Copy out every line in the items below that contains the word "concrete".

━━ PROVIDED INFORMATION

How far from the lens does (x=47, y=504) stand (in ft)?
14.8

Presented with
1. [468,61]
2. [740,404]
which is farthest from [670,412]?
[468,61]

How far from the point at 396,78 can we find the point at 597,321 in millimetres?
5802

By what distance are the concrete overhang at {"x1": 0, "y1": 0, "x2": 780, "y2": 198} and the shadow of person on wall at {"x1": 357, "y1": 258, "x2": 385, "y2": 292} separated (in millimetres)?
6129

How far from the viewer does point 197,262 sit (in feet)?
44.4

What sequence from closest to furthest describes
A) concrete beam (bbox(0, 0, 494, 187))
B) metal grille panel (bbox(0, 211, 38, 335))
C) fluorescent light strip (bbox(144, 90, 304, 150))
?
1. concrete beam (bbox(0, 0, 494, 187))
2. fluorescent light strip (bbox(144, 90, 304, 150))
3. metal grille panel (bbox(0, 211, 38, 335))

━━━━
━━ PROVIDED INFORMATION

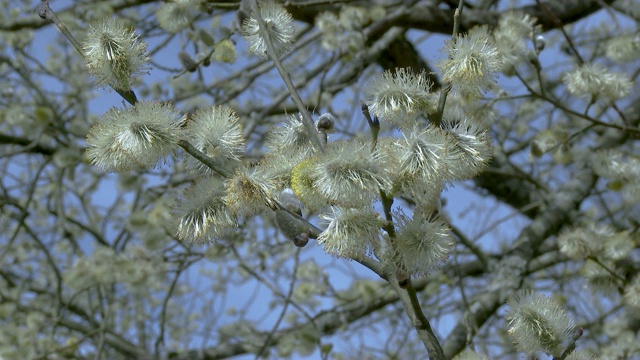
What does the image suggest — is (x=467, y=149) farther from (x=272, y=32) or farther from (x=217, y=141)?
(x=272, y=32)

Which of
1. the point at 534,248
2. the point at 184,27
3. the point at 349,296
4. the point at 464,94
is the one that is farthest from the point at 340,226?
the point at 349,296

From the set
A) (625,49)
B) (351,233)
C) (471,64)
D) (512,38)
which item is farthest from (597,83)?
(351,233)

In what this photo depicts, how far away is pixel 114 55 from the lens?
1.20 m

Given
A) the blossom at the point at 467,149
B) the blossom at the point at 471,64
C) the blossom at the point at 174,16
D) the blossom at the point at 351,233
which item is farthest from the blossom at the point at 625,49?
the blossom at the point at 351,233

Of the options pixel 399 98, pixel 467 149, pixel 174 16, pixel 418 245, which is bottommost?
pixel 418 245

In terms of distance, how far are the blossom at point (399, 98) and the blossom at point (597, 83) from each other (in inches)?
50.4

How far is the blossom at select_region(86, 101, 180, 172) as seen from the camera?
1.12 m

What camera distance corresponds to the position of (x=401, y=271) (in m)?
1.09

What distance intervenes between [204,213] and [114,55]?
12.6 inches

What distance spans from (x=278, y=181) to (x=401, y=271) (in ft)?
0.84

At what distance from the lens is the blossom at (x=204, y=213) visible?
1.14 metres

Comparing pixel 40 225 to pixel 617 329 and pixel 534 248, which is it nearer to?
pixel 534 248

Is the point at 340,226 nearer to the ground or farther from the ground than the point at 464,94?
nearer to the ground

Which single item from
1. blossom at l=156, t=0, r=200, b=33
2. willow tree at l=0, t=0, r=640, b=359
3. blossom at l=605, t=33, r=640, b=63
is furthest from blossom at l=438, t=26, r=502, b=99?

━━━━

▶ [RESPONSE TO THIS TASK]
By what distance are the concrete overhang at {"x1": 0, "y1": 0, "x2": 780, "y2": 198} and the shadow of person on wall at {"x1": 357, "y1": 258, "x2": 385, "y2": 292} separated (in millimetres)?
A) concrete beam (bbox(0, 0, 494, 187))
1. concrete beam (bbox(0, 0, 494, 187))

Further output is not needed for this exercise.